If the cell can manage to transport them out, then they should be excreted in urine or bile and detoxification can proceed at a maximal rate. […] Consequently, an impressive array of multi-purpose membrane bound transport carrier systems has evolved which can actively remove hydrophilic metabolites and many other low molecular weight drugs and toxins from cells. The relatively recent […] term of Phase III metabolism has been applied to the study of this essential arm of the detoxification process. […] The main thrust of research into efflux transporters has been directed at the ABC-type transporters [this link actually has quite a bit of content, unlike some of the other wiki articles on these topics], of which there are 48 genes that code of a variety of ATP-powered pumps.”

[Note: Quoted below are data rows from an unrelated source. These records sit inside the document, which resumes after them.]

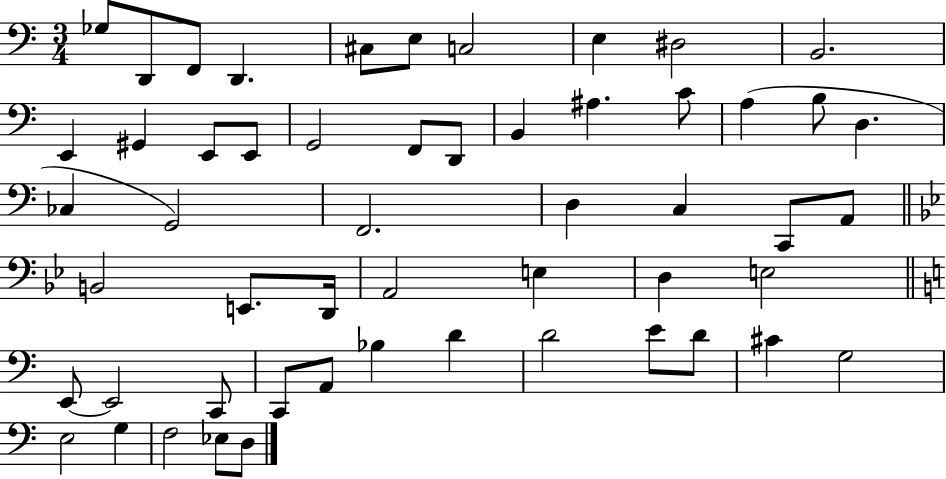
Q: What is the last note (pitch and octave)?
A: D3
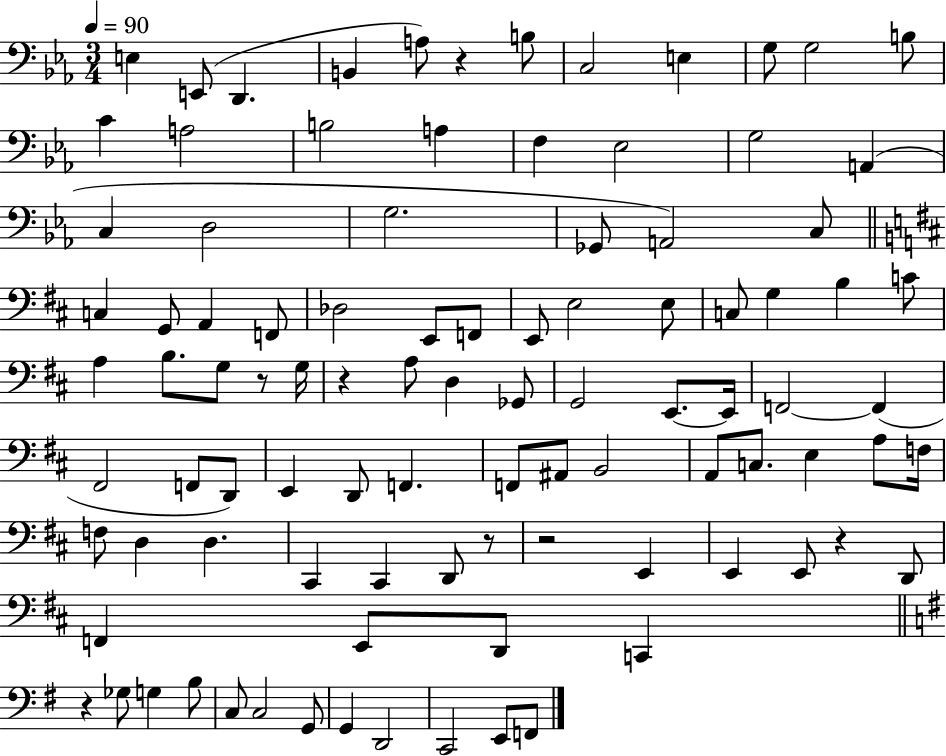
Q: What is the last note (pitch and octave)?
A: F2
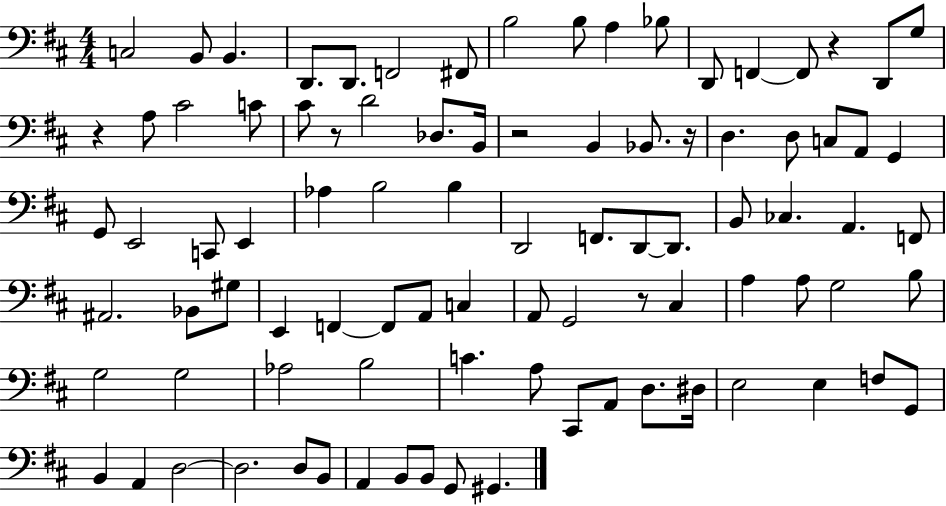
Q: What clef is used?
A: bass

“it is clear that the whole process of detection, metabolism and elimination of endobiotic and xenobiotic agents is minutely coordinated and is responsive to changes in load in individual tissues. The CYPs, UGTs, MRPs [Multidrug Resistance Proteins] and P-gp are all tightly regulated through the NR system of PXR, CAR, FXE, PPAR α, LXR etc, as well as the AhR receptor system [does it even make sense to keep adding links here? I’m not sure it does…]. Some enzyme/pump processes are closely linked, such as CYP3A4 and P-gp, as inducers powerfully increase both systems capacity. The reactive species protection ‘arm’ of biotransformation is also controlled through a separate but almost certainly ‘cross-talking’ Nrf2/Keap1 system which coordinates not only the interception of reactive species by GSTs, but also the supply of their GSH substrate, UGTs and the MRPs. This latter coordination is particularly relevant in resistance to cancer chemotherapy and happens because overexpression of any one entity alone cannot rid the cell of the toxin. […] The MRPs, GSH production and GST/UGT activity must be induced in concert. […] much of the integration and coordination of detoxification processes remains to be uncovered”.
Chapter 7, about ‘factors affecting drug metabolism’, has some very interesting stuff, but I think this post is quite long enough as it is. I might talk about that stuff in detail later on, but I make no promises.